AUFGABEN:
[1] Nenne alle Zahlen, die im Artikel über die Tÿpo St. Gallen 2013 vorkommen, ob in Ziffern oder als Wort geschrieben, und führe jede Zahl nur einmal auf.
[2] Führe den Artikel über die Tÿpo St. Gallen 2013 im Anschluss an seinen letzten Satz weiter.

ARTIKEL:
Tÿpo St. Gallen 2013 | Weissraum
Tÿpo St. Gallen 2013 – ein Symposium mit Seele
Seit Monaten hatte ich mich schon darauf gefreut, am Ende der vergangenen Woche (20.–23. September) war es endlich soweit: drei Tage vollgepackt mit Themen rund um Schrift und Schriftgestaltung, mit Fokus auf das Tagungsthema »Weissraum«. Das Orga-Team um Roland Stieger von der TGG hatte wirklich Erstaunliches auf die Beine gestellt. Ein hochkarätiger Vortrag nach dem anderen, Inspiration & Kreativität standen ständig unter Strom. Das Ganze souverän von Höhepunkt zu Höhepunkt geleitet durch Clemens Theobert Schedler und abgerundet durch ein tolles Abend- und Begleitprogramm.

BEREITGESTELLTE DATEN:
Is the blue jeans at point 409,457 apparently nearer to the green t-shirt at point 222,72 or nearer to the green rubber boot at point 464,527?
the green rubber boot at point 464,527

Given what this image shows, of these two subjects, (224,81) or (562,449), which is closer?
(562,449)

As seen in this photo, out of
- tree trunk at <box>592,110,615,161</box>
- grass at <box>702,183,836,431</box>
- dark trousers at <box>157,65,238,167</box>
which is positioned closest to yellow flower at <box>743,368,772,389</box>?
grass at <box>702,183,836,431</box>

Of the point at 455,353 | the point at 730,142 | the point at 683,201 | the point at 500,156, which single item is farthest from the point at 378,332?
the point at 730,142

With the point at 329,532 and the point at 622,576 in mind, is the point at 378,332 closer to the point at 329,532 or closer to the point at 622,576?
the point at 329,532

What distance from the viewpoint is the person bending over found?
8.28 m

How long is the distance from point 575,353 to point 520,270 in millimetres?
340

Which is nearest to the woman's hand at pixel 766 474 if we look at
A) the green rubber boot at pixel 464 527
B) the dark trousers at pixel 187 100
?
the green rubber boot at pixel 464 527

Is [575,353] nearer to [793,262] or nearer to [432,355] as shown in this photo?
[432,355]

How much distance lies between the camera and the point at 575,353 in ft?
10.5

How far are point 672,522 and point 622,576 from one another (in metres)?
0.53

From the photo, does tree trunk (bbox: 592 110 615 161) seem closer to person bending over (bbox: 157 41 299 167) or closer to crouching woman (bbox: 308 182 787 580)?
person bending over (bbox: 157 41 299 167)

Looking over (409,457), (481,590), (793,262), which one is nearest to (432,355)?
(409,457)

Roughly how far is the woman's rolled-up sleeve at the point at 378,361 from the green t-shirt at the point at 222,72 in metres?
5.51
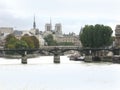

ERGEBNISSE JE AUFGABE:
[1] 2013, 20, 23, drei

[2]
Freitag
Die Vorträge am Freitag wurden eingeleitet durch den Schweizer Jonas Voegeli, der die Zuhörenden mit »Time, Space and Matter« entführte in Schrift- und Buchgestaltung par excellence – bis hin zu Grenzfällen… Gelungen fand ich, dass er seine zahlreiche Bücher so in schnell durchlaufende Clips verpackt hatte, dass deren Anschauen die Bücher und ihren Inhalt emotional erfahrbar gemacht haben. Die Latte war damit schon ganz schön hoch gelegt…
Der Niederländer Mathieu Lommen wünschte sich in seinem Vortrag »Buchgestaltung: eine kurze Historiografie« endlich eine Würdigung der deutschsprachigen Buchgestaltung in Buchform. Seiner Meinung nach liegt in den vorhandenen Werken immer ein Fokus auf Buchgestaltung im angelsächsischen Raum. In seiner Abhandlung über die Darstellung der Buchgestaltung in den letzten Jahrhunderten nahm er die Zuhörer mit in eine Welt der Bücher über Bücher. Abschluss seines Vortrags war die Sprung in die Gegenwart: Lommen hat gerade eine Ausstellung über Irma Boom in Paris kuratiert.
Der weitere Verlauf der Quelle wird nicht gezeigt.